Un appel marqué par une volonté commune de relancer le dialogue bilatéral, autour de la Déclaration d’Alger d’août 2022. Ils se sont convenus de reprendre immédiatement la coopération sécuritaire et migratoire, et de raviver la relation franco-algérienne dans un esprit d’égalité, d’efficacité et d’amitié. Une confiance partagée, aujourd’hui gravement compromise. D’autant que, dans la même période, alors que Bruno Retailleau plaidait pour l’abrogation de l’accord de 1968, Emmanuel Macron était monté au créneau, en rappelant que « les accords de 1968 sont un cadre bilatéral important » et mettait en garde contre toute abrogation précipitée motivée par des considérations de politique intérieure. « Ce sont des sujets qu’il faut traiter avec méthode, responsabilité, et dans le cadre du dialogue avec les autorités algériennes », affirmait-il. « Une relation complexe comme celle que nous avons avec l’Algérie ne peut être gérée par des gesticulations. Il faut tenir compte de l’histoire, de la réalité humaine, des millions de binationaux », ajoutait-il, par ailleurs, lors d’un échange avec les parlementaires de sa majorité.
Le spectre de la rupture
Aujourd’hui, en entérinant la politique de fermeté de son ministre de l’Intérieur, Emmanuel Macron reprend à son compte les recommandations de l’ancien ambassadeur Xavier Driencourt, proche de l’extrême-droite, qui prône lui aussi une posture dure à l’égard d’Alger.
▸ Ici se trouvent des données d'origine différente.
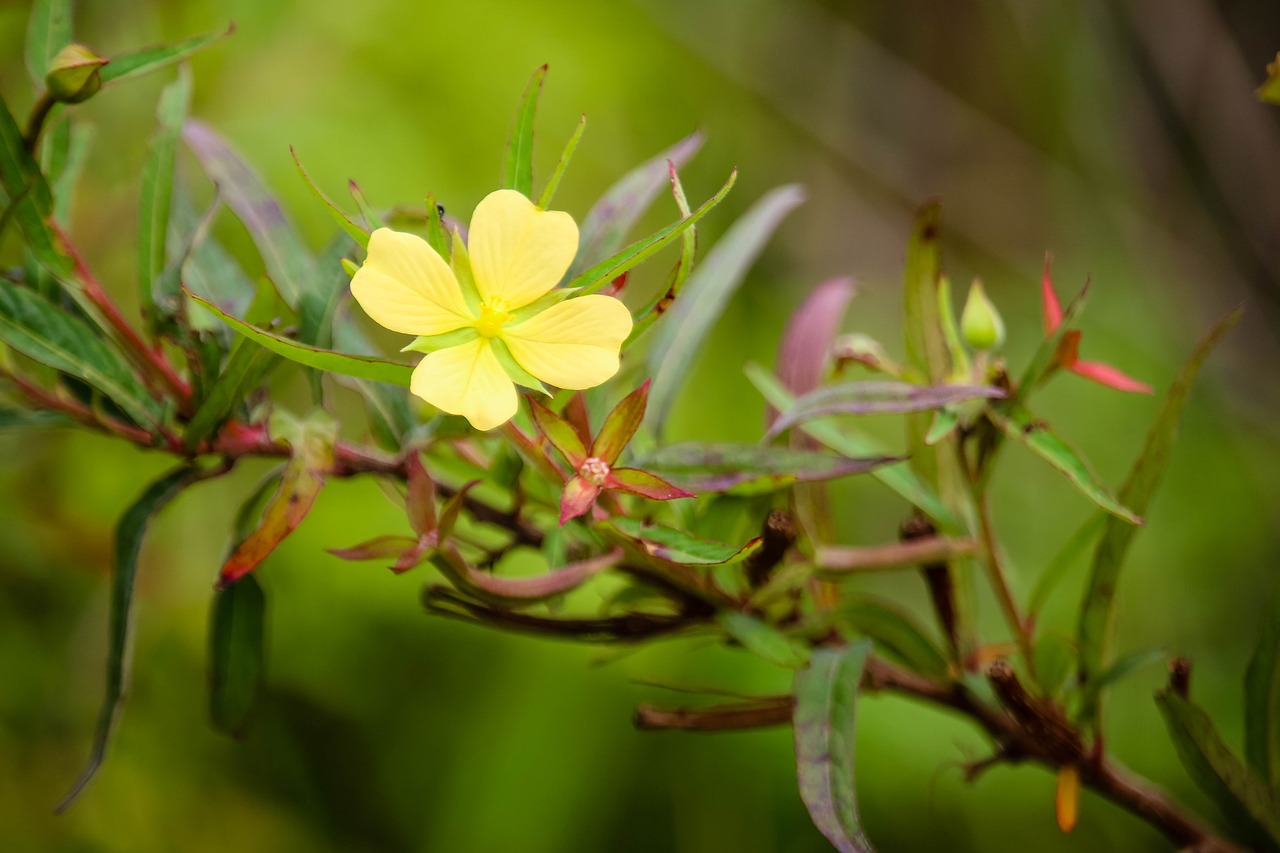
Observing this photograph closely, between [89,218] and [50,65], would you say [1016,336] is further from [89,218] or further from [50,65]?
[50,65]

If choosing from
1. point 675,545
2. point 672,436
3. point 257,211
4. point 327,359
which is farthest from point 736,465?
point 672,436

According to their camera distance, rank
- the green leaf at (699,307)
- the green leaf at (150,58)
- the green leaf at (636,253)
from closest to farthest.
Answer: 1. the green leaf at (636,253)
2. the green leaf at (150,58)
3. the green leaf at (699,307)

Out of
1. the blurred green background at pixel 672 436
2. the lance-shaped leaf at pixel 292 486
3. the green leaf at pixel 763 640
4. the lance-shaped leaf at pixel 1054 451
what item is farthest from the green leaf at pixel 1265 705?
the lance-shaped leaf at pixel 292 486

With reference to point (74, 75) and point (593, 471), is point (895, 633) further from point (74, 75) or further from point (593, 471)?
point (74, 75)

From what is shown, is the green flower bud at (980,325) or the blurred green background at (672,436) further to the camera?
the blurred green background at (672,436)

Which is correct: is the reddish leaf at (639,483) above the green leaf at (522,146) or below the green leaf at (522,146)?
below

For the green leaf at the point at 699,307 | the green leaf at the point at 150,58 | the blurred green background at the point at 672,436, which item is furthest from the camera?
the blurred green background at the point at 672,436

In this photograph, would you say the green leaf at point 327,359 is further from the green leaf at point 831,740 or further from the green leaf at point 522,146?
the green leaf at point 831,740
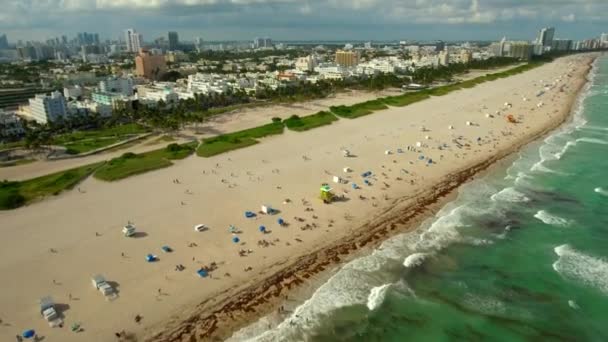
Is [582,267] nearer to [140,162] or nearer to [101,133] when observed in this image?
[140,162]

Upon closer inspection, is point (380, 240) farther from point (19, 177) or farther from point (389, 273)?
point (19, 177)

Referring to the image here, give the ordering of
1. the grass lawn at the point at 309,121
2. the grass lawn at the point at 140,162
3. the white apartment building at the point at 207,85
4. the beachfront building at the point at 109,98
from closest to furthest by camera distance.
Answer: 1. the grass lawn at the point at 140,162
2. the grass lawn at the point at 309,121
3. the beachfront building at the point at 109,98
4. the white apartment building at the point at 207,85

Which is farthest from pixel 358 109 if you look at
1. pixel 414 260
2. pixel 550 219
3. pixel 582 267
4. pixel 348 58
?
pixel 348 58

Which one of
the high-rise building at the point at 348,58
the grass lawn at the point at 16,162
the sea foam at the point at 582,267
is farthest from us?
the high-rise building at the point at 348,58

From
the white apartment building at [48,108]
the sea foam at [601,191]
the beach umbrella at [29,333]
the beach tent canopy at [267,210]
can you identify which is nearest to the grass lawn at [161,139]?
the white apartment building at [48,108]

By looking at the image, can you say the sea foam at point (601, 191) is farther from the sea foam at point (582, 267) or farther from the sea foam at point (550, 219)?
the sea foam at point (582, 267)

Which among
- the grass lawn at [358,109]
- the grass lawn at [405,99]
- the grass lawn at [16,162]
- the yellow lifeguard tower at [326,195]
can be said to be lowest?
the grass lawn at [16,162]

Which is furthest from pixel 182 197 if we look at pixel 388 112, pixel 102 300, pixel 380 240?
pixel 388 112
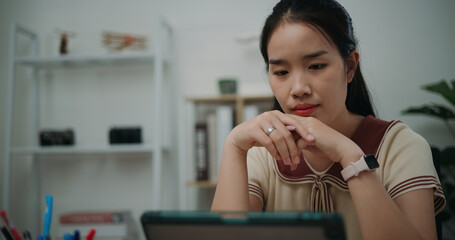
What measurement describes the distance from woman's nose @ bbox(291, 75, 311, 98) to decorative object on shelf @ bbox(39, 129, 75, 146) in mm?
1742

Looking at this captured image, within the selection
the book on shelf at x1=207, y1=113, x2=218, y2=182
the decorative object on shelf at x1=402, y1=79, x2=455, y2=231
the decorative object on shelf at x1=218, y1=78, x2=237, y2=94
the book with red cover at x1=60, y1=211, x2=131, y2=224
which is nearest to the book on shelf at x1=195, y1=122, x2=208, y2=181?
the book on shelf at x1=207, y1=113, x2=218, y2=182

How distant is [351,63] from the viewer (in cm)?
83

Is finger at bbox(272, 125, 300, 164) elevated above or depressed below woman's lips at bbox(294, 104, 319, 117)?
below

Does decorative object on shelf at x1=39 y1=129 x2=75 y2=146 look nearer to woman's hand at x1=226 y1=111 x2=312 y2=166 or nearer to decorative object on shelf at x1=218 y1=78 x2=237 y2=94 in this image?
decorative object on shelf at x1=218 y1=78 x2=237 y2=94

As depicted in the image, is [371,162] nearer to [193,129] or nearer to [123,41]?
[193,129]

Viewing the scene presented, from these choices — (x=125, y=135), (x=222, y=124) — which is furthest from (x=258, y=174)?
(x=125, y=135)

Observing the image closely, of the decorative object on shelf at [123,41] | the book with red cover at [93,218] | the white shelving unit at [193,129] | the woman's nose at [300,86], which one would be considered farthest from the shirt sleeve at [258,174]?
the decorative object on shelf at [123,41]

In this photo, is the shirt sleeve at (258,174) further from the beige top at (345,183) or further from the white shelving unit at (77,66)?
the white shelving unit at (77,66)

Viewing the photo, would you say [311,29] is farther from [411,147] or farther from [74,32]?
[74,32]

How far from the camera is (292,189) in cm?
86

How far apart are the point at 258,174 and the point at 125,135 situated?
1341 mm

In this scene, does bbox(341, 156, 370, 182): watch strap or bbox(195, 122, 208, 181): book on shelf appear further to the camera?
bbox(195, 122, 208, 181): book on shelf

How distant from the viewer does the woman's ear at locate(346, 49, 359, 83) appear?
2.69ft

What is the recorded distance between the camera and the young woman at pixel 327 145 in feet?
2.13
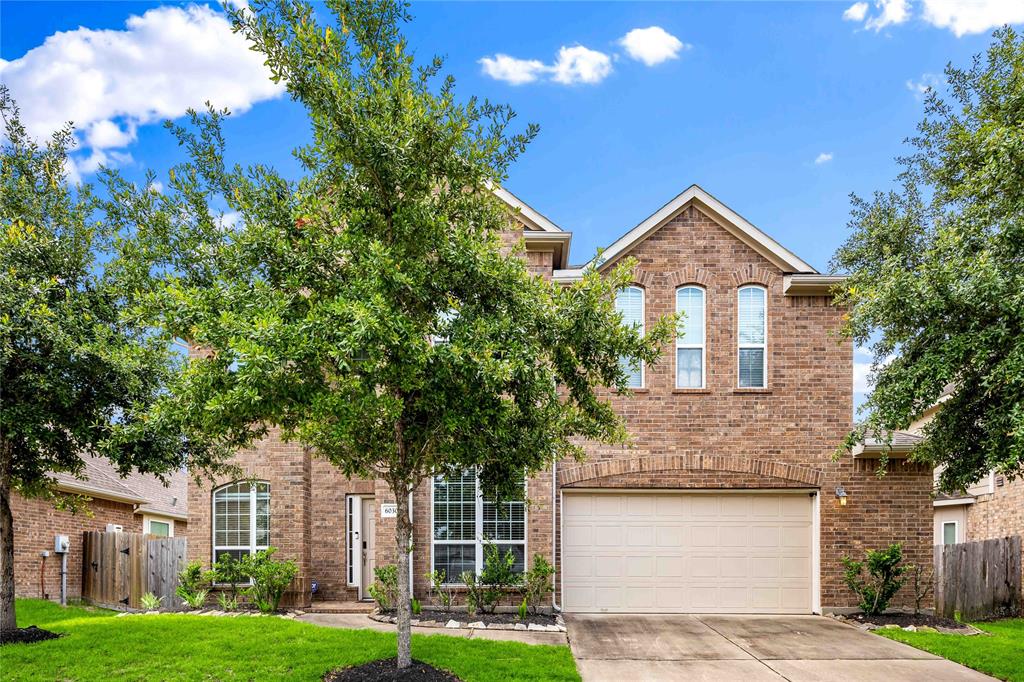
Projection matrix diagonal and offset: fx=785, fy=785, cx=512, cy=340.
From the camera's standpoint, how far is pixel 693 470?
47.1 feet

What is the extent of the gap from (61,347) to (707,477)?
1053 centimetres

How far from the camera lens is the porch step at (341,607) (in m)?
13.6

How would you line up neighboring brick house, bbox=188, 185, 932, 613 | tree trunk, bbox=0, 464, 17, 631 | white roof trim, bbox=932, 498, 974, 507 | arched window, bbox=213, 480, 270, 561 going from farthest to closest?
1. white roof trim, bbox=932, 498, 974, 507
2. arched window, bbox=213, 480, 270, 561
3. neighboring brick house, bbox=188, 185, 932, 613
4. tree trunk, bbox=0, 464, 17, 631

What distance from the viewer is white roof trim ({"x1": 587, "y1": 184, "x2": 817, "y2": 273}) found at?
1455 centimetres

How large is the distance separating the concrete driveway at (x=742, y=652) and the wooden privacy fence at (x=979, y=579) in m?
2.98

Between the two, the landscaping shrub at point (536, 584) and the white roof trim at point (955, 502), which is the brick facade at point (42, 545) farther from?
the white roof trim at point (955, 502)

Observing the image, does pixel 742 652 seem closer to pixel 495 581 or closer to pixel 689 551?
pixel 689 551

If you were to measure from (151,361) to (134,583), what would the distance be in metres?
10.3

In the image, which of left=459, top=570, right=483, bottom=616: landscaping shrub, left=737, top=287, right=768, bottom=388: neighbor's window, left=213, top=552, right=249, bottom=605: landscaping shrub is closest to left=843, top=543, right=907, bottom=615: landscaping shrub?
left=737, top=287, right=768, bottom=388: neighbor's window

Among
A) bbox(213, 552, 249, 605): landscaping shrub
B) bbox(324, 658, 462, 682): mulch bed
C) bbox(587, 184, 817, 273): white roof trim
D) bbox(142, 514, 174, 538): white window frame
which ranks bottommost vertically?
bbox(142, 514, 174, 538): white window frame

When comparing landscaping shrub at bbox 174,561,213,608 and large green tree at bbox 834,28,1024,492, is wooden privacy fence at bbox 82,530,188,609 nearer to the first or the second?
landscaping shrub at bbox 174,561,213,608

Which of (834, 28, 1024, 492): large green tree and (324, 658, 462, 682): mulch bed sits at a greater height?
(834, 28, 1024, 492): large green tree

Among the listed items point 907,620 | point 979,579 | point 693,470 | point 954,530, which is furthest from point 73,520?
point 954,530

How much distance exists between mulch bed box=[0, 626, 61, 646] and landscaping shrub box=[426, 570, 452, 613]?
5.60 metres
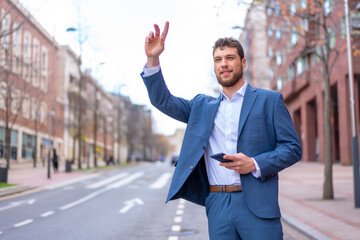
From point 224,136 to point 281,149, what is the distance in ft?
1.30

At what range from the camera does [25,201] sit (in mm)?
13562

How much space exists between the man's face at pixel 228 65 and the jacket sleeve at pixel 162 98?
36 centimetres

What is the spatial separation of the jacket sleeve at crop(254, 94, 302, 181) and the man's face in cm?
34

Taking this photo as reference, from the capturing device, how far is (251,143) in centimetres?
297

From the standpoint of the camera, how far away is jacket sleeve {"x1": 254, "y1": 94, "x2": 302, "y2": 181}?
113 inches

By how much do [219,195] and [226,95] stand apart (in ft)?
2.34

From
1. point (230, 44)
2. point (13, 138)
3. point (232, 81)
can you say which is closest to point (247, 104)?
point (232, 81)

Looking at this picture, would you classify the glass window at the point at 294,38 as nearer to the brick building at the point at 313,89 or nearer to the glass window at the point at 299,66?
the brick building at the point at 313,89

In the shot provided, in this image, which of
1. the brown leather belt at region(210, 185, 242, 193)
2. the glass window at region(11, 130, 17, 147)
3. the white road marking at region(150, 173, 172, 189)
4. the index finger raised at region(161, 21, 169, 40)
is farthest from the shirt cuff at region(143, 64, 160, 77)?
the glass window at region(11, 130, 17, 147)

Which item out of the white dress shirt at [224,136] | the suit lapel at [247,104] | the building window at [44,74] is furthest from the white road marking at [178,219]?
the building window at [44,74]

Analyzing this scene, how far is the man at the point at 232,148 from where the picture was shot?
2.87 m

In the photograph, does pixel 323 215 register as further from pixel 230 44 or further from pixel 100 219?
pixel 230 44

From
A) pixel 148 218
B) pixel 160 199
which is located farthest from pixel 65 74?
pixel 148 218

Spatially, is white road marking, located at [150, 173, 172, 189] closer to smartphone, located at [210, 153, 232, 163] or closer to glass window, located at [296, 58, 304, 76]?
smartphone, located at [210, 153, 232, 163]
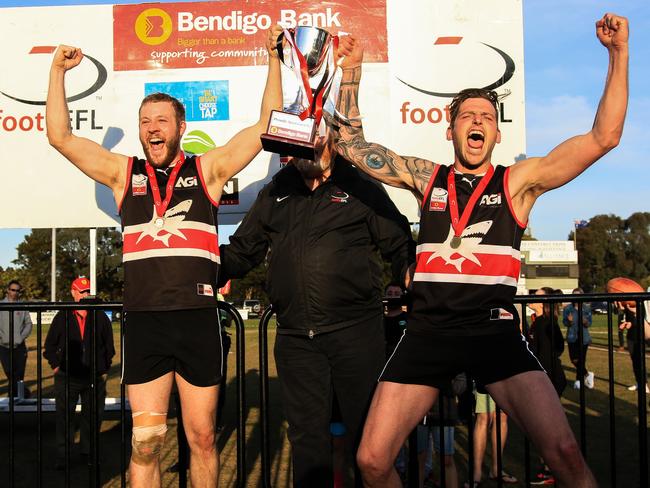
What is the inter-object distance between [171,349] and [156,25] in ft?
15.4

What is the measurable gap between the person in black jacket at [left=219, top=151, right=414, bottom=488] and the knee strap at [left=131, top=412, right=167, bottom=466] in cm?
72

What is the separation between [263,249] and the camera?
4090 millimetres

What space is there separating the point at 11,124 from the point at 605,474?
7269 mm

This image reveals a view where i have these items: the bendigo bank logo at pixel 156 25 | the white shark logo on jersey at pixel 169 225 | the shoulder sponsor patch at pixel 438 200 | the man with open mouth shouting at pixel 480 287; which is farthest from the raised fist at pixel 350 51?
the bendigo bank logo at pixel 156 25

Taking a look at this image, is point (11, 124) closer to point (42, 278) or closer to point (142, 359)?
point (142, 359)

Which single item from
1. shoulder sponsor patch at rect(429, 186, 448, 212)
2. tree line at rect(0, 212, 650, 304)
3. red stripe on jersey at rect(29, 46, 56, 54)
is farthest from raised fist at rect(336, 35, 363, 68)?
tree line at rect(0, 212, 650, 304)

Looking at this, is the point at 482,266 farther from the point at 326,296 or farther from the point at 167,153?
the point at 167,153

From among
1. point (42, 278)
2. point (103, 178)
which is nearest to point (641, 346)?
point (103, 178)

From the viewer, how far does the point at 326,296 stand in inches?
141

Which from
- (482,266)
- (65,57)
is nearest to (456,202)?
(482,266)

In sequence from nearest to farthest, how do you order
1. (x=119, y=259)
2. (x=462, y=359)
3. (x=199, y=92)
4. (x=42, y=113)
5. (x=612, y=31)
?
(x=612, y=31) → (x=462, y=359) → (x=199, y=92) → (x=42, y=113) → (x=119, y=259)

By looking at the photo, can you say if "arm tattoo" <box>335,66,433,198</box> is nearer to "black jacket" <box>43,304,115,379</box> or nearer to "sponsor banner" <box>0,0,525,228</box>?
"sponsor banner" <box>0,0,525,228</box>

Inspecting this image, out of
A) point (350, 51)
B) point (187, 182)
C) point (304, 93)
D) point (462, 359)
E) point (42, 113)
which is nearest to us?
point (462, 359)

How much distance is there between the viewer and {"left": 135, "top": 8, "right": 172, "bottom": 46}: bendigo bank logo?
7016mm
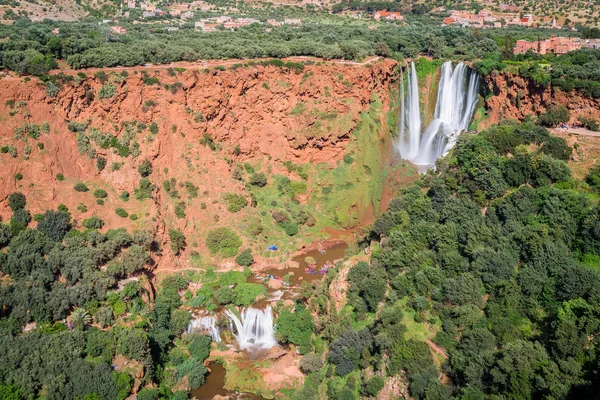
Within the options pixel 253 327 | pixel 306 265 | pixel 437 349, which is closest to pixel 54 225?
pixel 253 327


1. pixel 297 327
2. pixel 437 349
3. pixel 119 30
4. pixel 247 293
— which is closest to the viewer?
pixel 437 349

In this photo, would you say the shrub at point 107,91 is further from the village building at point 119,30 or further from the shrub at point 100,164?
the village building at point 119,30

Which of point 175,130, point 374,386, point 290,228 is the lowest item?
point 290,228

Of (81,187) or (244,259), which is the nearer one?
(81,187)

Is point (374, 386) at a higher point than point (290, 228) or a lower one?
higher

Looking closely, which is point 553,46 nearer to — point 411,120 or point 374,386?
point 411,120

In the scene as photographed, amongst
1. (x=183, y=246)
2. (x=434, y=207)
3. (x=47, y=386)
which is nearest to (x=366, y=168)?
(x=434, y=207)

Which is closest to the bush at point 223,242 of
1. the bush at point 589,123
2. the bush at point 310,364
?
the bush at point 310,364
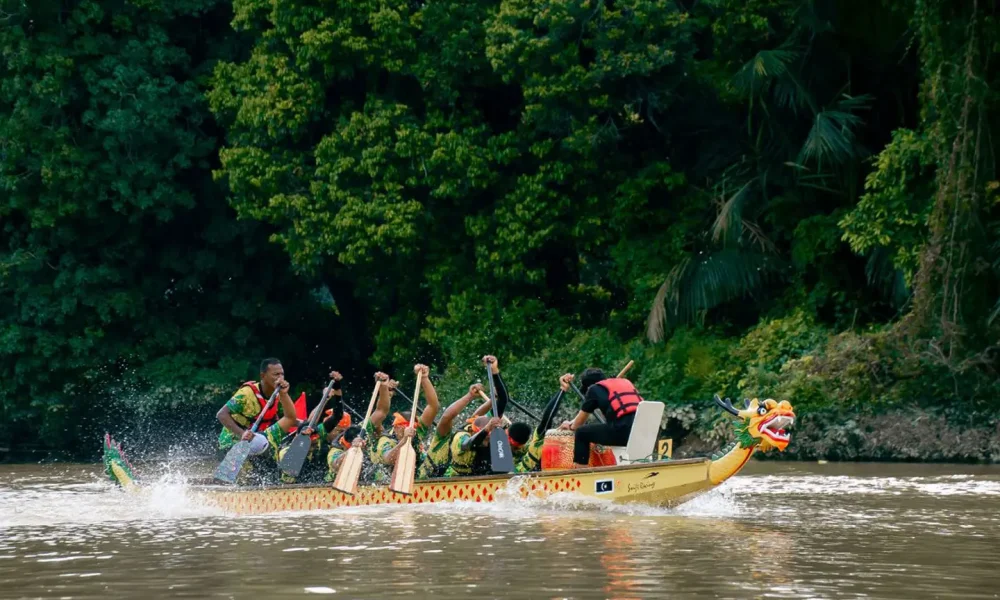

Driencourt considère, en effet, que les leviers les plus efficaces face à l’Algérie sont : la question des visas, la révision de l’accord de 1968 et les biens immobiliers détenus par des responsables algériens en France. Comme lorsqu’il a reconnu la souveraineté du Maroc sur le Sahara en juillet 2023, à l’origine de la dégradation de la relation avec Alger, Emmanuel Macron semble avoir cédé aux pressions des lobbies et de l’extrême-droite, hostiles à l’Algérie.
Ce courant qui compte des nostalgiques de l’Algérie française, revigoré par ses succès électoraux de ces dernières années, considère les Algériens comme les boucs émissaires des maux qui gangrènent la société française. Une approche qui fait recette électoralement.
L’Algérie au cœur des luttes intestines franco-françaises
Aussi, Emanuel Macron cherche visiblement à désamorcer les critiques internes liées à sa promesse de reconnaître l’État palestinien, une décision très contestée à Paris, ou encore son impuissance à influer sur les dossiers embarrassants de Boualem Sansal et du journaliste Vincent Gleizes, dont la détention en Algérie embarrasse l’Exécutif.
Affaibli sur la scène intérieure, marginalisé sur la scène internationale, comme en témoignent ses multiples échecs en Afrique, Emmanuel Macron entend manifestement jouer l’ultime carte pour redorer son image : celle de la confrontation avec Alger, un thème porteur auprès de l’opinion publique française.
En donnant le feu vert à Bruno Retailleau pour agir contre l’Algérie, Emmanuel Macron cherche aussi à mettre son ministre de l’Intérieur devant ses responsabilités, lui qui était jusque-là dans le beau rôle, en critiquant depuis des mois, le manque de fermeté de son président dans cette crise, pour justifier son impuissance à obtenir ce qu’il cherche, avec des menaces et des injonctions, d’Alger. Désormais, le locataire de Beauvau a les mains libres et doit obtenir les résultats, sans rejeter la responsabilité sur les autres.
Dans un climat aussi tendu, rien ne laisse présager une éventuelle amélioration des relations entre les deux capitales. Et rien ne garantit également que la situation évoluera favorablement d’ici la fin du mandat de Macron. Plus que jamais, les deux pays sont au bord de la rupture.